--- Given records ---
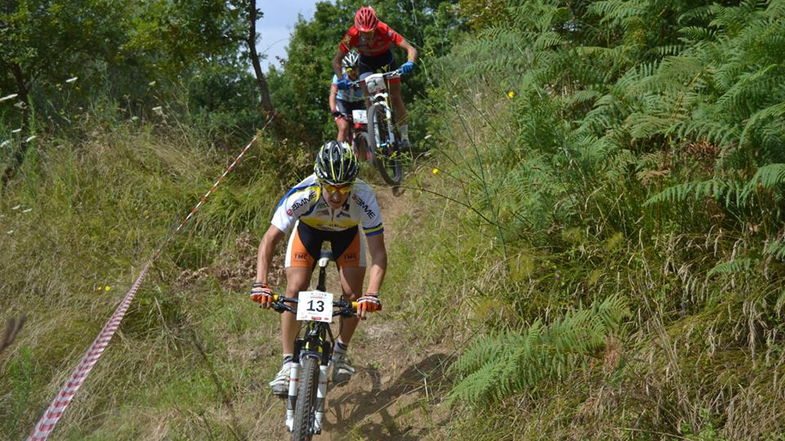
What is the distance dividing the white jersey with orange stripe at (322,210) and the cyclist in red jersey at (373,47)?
11.8 feet

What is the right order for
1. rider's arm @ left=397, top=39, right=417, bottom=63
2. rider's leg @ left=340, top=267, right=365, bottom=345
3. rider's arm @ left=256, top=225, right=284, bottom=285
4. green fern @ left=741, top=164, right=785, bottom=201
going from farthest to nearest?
rider's arm @ left=397, top=39, right=417, bottom=63 → rider's leg @ left=340, top=267, right=365, bottom=345 → rider's arm @ left=256, top=225, right=284, bottom=285 → green fern @ left=741, top=164, right=785, bottom=201

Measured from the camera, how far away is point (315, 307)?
4559 mm

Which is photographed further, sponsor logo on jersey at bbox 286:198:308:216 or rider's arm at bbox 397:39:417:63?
rider's arm at bbox 397:39:417:63

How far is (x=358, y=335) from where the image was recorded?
645 cm

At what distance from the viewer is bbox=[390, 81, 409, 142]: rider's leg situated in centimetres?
866

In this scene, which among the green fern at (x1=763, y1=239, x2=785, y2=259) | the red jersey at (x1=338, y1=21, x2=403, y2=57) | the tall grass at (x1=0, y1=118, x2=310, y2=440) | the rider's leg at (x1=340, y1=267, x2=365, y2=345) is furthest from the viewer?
the red jersey at (x1=338, y1=21, x2=403, y2=57)

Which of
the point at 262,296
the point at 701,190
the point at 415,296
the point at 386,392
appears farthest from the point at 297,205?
the point at 701,190

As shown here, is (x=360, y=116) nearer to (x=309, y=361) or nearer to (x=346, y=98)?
(x=346, y=98)

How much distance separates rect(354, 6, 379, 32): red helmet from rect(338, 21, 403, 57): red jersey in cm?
13

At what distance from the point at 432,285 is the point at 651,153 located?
6.76 ft

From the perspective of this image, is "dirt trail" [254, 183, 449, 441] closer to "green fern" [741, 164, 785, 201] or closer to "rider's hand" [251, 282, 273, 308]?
"rider's hand" [251, 282, 273, 308]

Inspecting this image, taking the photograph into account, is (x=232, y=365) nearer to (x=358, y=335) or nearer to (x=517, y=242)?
(x=358, y=335)

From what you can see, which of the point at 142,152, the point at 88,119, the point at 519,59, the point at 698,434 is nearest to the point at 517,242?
the point at 519,59

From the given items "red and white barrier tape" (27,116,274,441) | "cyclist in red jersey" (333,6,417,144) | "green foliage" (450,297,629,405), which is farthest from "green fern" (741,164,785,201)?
"cyclist in red jersey" (333,6,417,144)
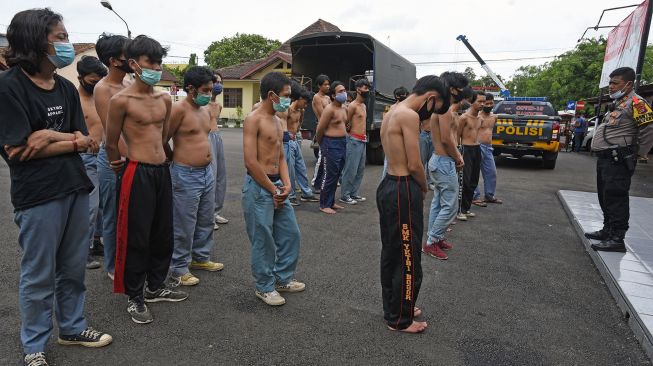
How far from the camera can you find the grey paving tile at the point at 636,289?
3.50 meters

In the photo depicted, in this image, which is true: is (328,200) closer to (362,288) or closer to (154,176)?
(362,288)

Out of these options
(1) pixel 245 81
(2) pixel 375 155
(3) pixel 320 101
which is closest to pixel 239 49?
(1) pixel 245 81

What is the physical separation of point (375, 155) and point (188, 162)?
832 centimetres

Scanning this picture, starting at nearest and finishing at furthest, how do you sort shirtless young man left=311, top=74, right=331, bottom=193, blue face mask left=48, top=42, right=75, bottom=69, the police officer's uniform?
blue face mask left=48, top=42, right=75, bottom=69 → the police officer's uniform → shirtless young man left=311, top=74, right=331, bottom=193

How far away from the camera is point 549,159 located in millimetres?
11656

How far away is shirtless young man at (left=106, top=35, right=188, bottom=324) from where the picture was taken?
112 inches

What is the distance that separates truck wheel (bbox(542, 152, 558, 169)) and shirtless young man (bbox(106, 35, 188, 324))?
1088cm

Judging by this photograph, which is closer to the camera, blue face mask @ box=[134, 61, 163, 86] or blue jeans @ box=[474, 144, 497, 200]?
blue face mask @ box=[134, 61, 163, 86]

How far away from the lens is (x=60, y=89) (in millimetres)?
2445

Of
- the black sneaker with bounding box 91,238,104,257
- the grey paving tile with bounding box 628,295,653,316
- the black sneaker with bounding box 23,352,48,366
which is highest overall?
the grey paving tile with bounding box 628,295,653,316

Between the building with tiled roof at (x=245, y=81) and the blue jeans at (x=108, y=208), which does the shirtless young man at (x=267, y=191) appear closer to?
the blue jeans at (x=108, y=208)

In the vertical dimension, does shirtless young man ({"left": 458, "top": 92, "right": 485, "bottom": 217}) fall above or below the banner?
below

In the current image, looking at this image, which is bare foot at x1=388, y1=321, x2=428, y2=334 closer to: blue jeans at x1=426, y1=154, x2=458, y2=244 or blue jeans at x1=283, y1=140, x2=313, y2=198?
blue jeans at x1=426, y1=154, x2=458, y2=244

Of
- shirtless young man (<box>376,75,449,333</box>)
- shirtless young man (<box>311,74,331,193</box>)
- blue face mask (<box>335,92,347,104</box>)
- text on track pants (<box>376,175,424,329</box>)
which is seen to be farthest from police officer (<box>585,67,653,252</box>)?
shirtless young man (<box>311,74,331,193</box>)
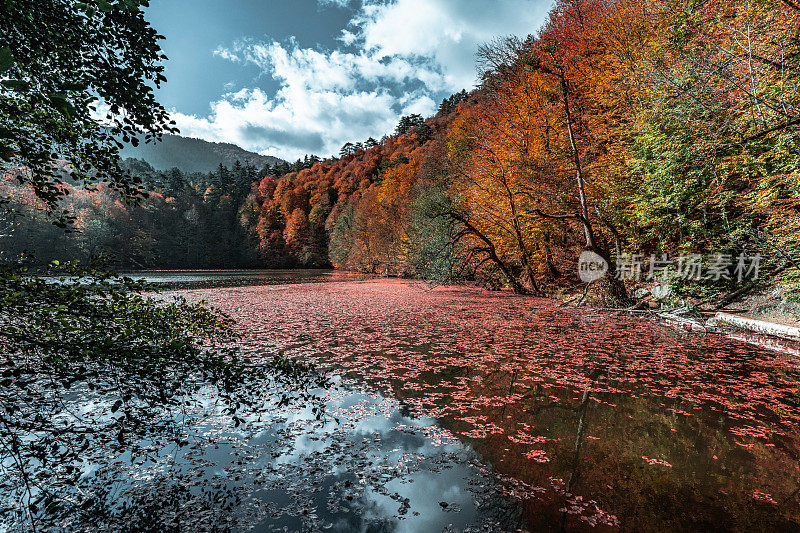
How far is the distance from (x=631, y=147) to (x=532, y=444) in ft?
38.4

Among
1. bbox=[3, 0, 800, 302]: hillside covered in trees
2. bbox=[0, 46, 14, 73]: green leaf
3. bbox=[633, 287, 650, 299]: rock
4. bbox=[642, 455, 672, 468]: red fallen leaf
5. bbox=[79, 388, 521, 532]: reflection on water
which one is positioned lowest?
bbox=[79, 388, 521, 532]: reflection on water

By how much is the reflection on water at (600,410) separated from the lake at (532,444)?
2cm

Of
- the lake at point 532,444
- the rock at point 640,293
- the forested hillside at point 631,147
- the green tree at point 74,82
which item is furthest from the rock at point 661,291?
the green tree at point 74,82

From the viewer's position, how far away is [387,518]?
2.30m

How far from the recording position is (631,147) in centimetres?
1126

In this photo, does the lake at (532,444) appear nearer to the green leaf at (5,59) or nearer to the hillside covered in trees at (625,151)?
the green leaf at (5,59)

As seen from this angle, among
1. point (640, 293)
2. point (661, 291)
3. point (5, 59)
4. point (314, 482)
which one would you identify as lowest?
point (314, 482)

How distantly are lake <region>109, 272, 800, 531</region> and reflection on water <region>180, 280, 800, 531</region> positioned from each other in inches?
0.7

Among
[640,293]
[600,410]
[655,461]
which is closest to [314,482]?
[655,461]

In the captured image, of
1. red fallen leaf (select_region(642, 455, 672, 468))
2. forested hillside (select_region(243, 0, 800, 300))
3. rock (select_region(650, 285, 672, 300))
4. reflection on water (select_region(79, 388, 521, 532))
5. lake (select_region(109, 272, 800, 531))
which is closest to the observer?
reflection on water (select_region(79, 388, 521, 532))

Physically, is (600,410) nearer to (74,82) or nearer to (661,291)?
(74,82)

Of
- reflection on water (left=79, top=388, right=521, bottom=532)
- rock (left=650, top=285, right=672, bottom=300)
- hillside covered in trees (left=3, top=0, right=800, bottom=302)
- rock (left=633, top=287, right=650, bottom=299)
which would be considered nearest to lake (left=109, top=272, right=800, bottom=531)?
reflection on water (left=79, top=388, right=521, bottom=532)

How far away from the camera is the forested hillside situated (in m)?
7.19

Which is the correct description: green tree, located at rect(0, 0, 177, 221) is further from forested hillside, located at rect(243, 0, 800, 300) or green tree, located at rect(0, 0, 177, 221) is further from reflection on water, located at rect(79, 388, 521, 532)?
forested hillside, located at rect(243, 0, 800, 300)
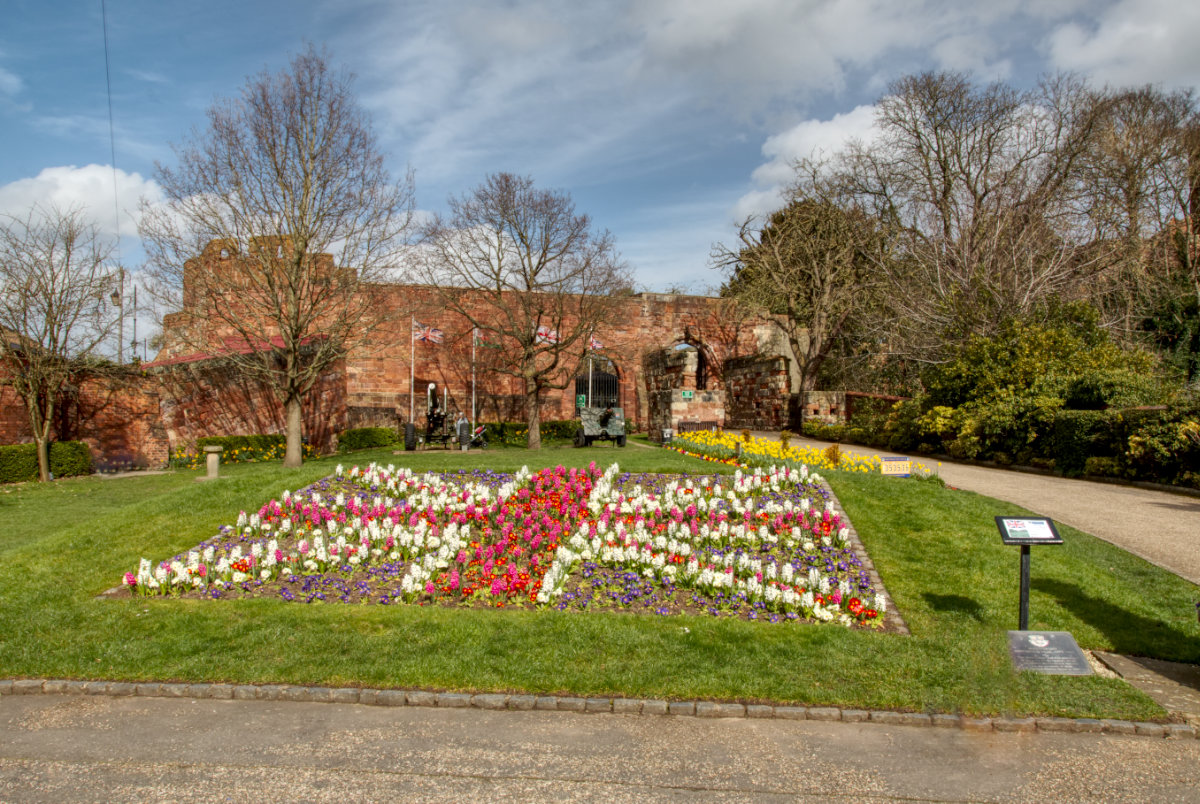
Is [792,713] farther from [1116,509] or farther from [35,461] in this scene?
[35,461]

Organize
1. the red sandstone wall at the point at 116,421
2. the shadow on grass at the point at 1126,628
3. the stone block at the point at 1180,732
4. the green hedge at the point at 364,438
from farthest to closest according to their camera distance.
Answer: the green hedge at the point at 364,438 < the red sandstone wall at the point at 116,421 < the shadow on grass at the point at 1126,628 < the stone block at the point at 1180,732

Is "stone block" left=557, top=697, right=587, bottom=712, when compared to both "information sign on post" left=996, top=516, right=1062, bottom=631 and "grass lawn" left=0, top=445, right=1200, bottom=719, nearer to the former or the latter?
"grass lawn" left=0, top=445, right=1200, bottom=719

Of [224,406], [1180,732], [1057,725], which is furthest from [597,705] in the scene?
[224,406]

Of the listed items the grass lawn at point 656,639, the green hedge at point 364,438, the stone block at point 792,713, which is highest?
the green hedge at point 364,438

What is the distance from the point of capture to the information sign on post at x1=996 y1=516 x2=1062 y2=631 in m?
5.20

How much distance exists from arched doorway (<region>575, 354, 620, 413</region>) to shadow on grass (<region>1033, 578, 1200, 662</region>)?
21633mm

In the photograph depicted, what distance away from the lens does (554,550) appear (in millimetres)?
7793

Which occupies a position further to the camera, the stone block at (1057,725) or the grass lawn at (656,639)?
the grass lawn at (656,639)

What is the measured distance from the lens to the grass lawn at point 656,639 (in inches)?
194

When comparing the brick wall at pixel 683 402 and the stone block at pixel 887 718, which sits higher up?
the brick wall at pixel 683 402

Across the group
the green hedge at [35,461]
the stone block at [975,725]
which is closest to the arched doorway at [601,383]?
the green hedge at [35,461]

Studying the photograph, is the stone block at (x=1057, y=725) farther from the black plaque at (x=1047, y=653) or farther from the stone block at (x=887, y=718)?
the stone block at (x=887, y=718)

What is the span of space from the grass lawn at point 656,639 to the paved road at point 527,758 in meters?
0.33

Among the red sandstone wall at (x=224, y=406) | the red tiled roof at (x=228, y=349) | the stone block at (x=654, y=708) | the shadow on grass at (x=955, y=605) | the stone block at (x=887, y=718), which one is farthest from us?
the red sandstone wall at (x=224, y=406)
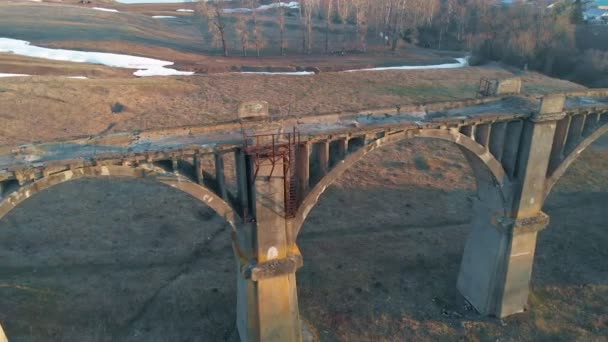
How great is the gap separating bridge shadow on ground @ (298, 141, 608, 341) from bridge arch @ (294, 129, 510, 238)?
3895 mm

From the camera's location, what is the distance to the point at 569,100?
25.5m

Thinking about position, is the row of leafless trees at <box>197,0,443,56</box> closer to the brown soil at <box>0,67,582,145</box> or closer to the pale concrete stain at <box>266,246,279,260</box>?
the brown soil at <box>0,67,582,145</box>

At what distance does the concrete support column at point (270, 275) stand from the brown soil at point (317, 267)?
11.0 feet

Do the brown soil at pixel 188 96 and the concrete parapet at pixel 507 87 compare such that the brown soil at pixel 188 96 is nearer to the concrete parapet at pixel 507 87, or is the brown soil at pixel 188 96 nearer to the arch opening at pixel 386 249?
the arch opening at pixel 386 249

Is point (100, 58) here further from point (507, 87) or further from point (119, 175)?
point (507, 87)

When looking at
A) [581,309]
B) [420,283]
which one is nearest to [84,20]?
[420,283]

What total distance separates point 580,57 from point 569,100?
55551mm

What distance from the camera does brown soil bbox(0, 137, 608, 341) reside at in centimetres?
2333

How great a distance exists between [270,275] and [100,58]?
203ft

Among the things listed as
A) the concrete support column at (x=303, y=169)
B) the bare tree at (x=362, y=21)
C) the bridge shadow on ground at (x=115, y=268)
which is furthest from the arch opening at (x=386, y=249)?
the bare tree at (x=362, y=21)

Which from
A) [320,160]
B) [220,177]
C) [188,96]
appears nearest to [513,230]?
[320,160]

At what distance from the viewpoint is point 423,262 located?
28281mm

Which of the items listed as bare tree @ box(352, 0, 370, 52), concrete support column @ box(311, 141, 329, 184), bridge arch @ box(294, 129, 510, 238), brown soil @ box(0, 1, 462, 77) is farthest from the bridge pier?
bare tree @ box(352, 0, 370, 52)

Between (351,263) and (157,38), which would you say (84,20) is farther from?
(351,263)
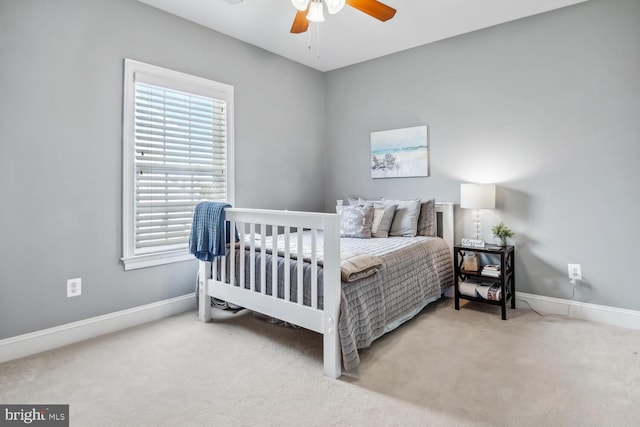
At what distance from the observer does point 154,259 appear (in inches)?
111

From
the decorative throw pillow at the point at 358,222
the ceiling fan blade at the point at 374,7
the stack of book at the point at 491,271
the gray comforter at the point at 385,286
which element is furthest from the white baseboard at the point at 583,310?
the ceiling fan blade at the point at 374,7

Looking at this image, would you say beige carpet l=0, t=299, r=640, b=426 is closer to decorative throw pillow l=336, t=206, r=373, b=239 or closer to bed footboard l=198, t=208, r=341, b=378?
bed footboard l=198, t=208, r=341, b=378

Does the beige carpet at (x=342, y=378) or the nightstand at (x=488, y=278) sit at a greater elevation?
the nightstand at (x=488, y=278)

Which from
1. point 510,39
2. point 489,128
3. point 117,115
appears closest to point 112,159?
point 117,115

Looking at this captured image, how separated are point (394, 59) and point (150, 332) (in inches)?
140

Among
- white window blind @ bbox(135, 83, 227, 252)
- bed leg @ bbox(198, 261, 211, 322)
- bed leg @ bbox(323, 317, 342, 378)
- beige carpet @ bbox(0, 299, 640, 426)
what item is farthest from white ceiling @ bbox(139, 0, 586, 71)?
beige carpet @ bbox(0, 299, 640, 426)

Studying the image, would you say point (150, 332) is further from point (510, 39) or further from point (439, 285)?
point (510, 39)

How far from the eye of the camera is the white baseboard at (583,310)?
104 inches

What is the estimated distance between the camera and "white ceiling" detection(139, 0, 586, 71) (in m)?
2.78

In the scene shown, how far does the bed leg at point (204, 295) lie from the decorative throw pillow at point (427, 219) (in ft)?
6.54

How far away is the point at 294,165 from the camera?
13.4 feet

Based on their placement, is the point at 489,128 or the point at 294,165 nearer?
Result: the point at 489,128

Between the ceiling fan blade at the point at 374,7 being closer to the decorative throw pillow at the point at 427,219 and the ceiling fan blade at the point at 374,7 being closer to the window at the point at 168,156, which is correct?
the window at the point at 168,156

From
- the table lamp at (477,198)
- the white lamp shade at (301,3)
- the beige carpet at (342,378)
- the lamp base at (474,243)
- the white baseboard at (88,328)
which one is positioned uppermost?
the white lamp shade at (301,3)
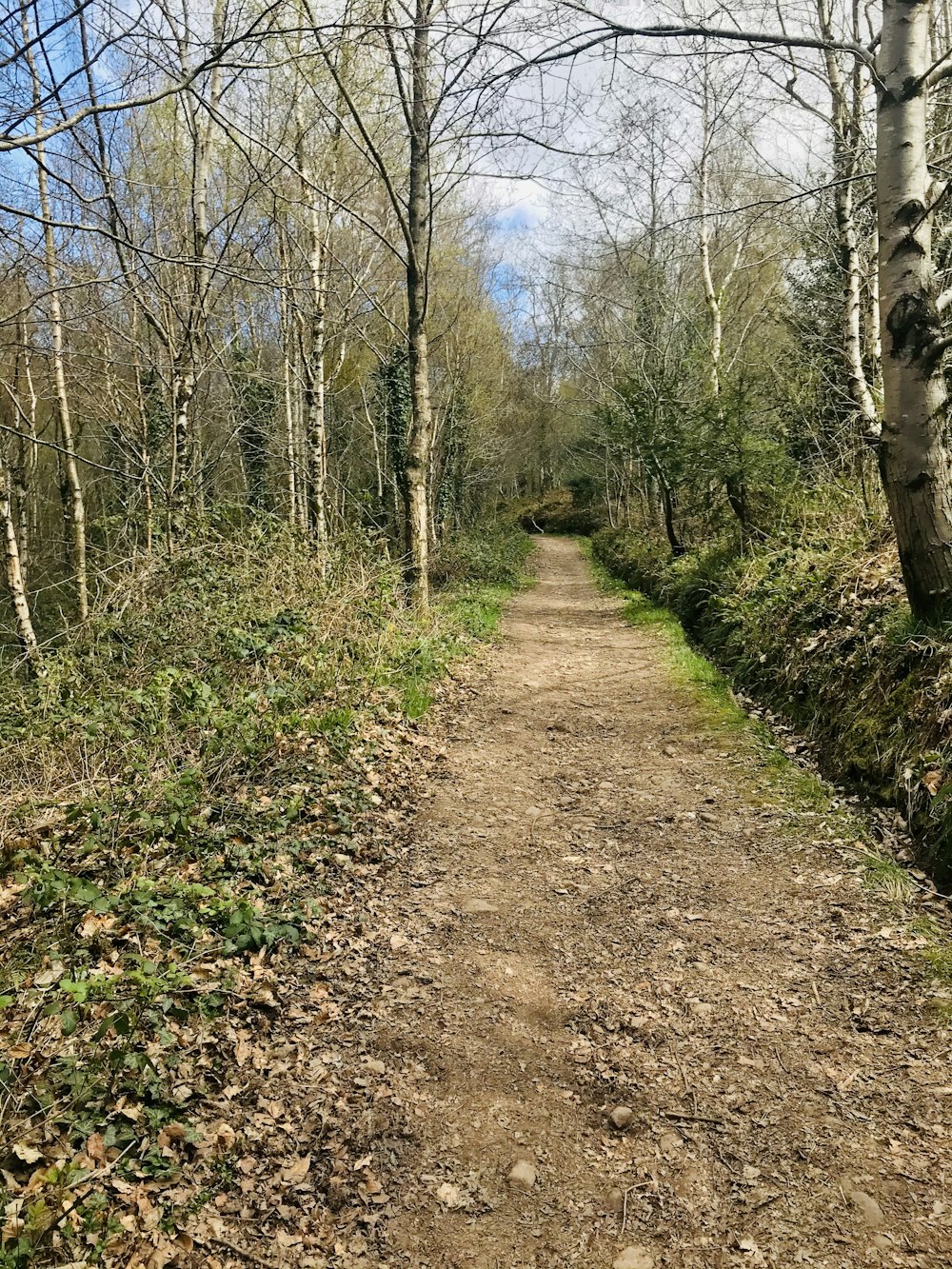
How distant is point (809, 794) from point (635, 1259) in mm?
3311

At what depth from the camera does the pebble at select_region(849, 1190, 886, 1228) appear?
217 centimetres

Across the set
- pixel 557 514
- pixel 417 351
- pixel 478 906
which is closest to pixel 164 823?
pixel 478 906

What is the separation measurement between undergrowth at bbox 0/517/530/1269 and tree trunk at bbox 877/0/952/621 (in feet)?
13.2

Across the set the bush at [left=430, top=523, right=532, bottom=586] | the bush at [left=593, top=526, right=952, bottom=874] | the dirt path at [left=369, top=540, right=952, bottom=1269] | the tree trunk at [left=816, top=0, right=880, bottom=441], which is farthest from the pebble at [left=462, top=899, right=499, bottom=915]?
the bush at [left=430, top=523, right=532, bottom=586]

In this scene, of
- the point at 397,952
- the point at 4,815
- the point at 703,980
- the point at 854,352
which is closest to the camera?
the point at 703,980

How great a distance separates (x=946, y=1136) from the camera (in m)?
2.38

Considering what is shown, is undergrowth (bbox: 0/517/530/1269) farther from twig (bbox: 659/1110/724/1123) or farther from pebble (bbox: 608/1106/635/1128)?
twig (bbox: 659/1110/724/1123)

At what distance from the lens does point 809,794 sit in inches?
190

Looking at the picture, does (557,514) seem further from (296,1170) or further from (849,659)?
(296,1170)

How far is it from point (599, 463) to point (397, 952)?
97.2 feet

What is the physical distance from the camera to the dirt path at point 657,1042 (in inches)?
88.4

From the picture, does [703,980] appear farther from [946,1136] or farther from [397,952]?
[397,952]

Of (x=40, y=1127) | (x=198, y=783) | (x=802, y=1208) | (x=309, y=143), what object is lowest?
(x=802, y=1208)

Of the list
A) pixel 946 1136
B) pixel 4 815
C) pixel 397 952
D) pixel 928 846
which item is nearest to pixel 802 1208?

--- Aim of the exercise ---
Copy exactly, word for word, the line with "How distant is" through the final line of the listing.

--- Final result ---
How distant is point (809, 794) from point (635, 1259) in mm?
3311

At what depth from the camera does the pebble at select_region(849, 1190, 886, 1228) appear?
217 centimetres

Across the set
- pixel 557 514
- pixel 417 351
- pixel 478 906
which is closest to pixel 164 823?
pixel 478 906

What is the separation measurement between undergrowth at bbox 0/517/530/1269 and tree trunk at bbox 877/0/952/621 (in feet)?
13.2

Across the set the bush at [left=430, top=523, right=532, bottom=586] | the bush at [left=593, top=526, right=952, bottom=874] | the dirt path at [left=369, top=540, right=952, bottom=1269] | the tree trunk at [left=816, top=0, right=880, bottom=441], which is farthest from the pebble at [left=462, top=899, right=499, bottom=915]?
the bush at [left=430, top=523, right=532, bottom=586]

In this scene, of
- the point at 397,952
- the point at 4,815
- the point at 703,980
- the point at 854,352
which is closest to the camera?
the point at 703,980

How great a distance separates (x=946, y=1136) from the camera (in m)?
2.38

Considering what is shown, is undergrowth (bbox: 0/517/530/1269) farther from twig (bbox: 659/1110/724/1123) or farther from pebble (bbox: 608/1106/635/1128)?
twig (bbox: 659/1110/724/1123)

At what distance from the lens does point 809,794 sit in inches?
190

Looking at the picture, does (557,514) seem further from (296,1170) or further from (849,659)?
(296,1170)

How far is it from point (599, 463) to point (397, 952)?
97.2 feet

What is the physical distance from the camera to the dirt path at point 657,1042 (in inches)?
88.4

From the picture, does [703,980] appear farther from [946,1136] or farther from [397,952]?
[397,952]

Of (x=40, y=1127) | (x=198, y=783) | (x=802, y=1208) | (x=309, y=143), what object is lowest?
(x=802, y=1208)

Of the list
A) pixel 946 1136
B) pixel 4 815
C) pixel 397 952
D) pixel 928 846
which item is nearest to pixel 802 1208?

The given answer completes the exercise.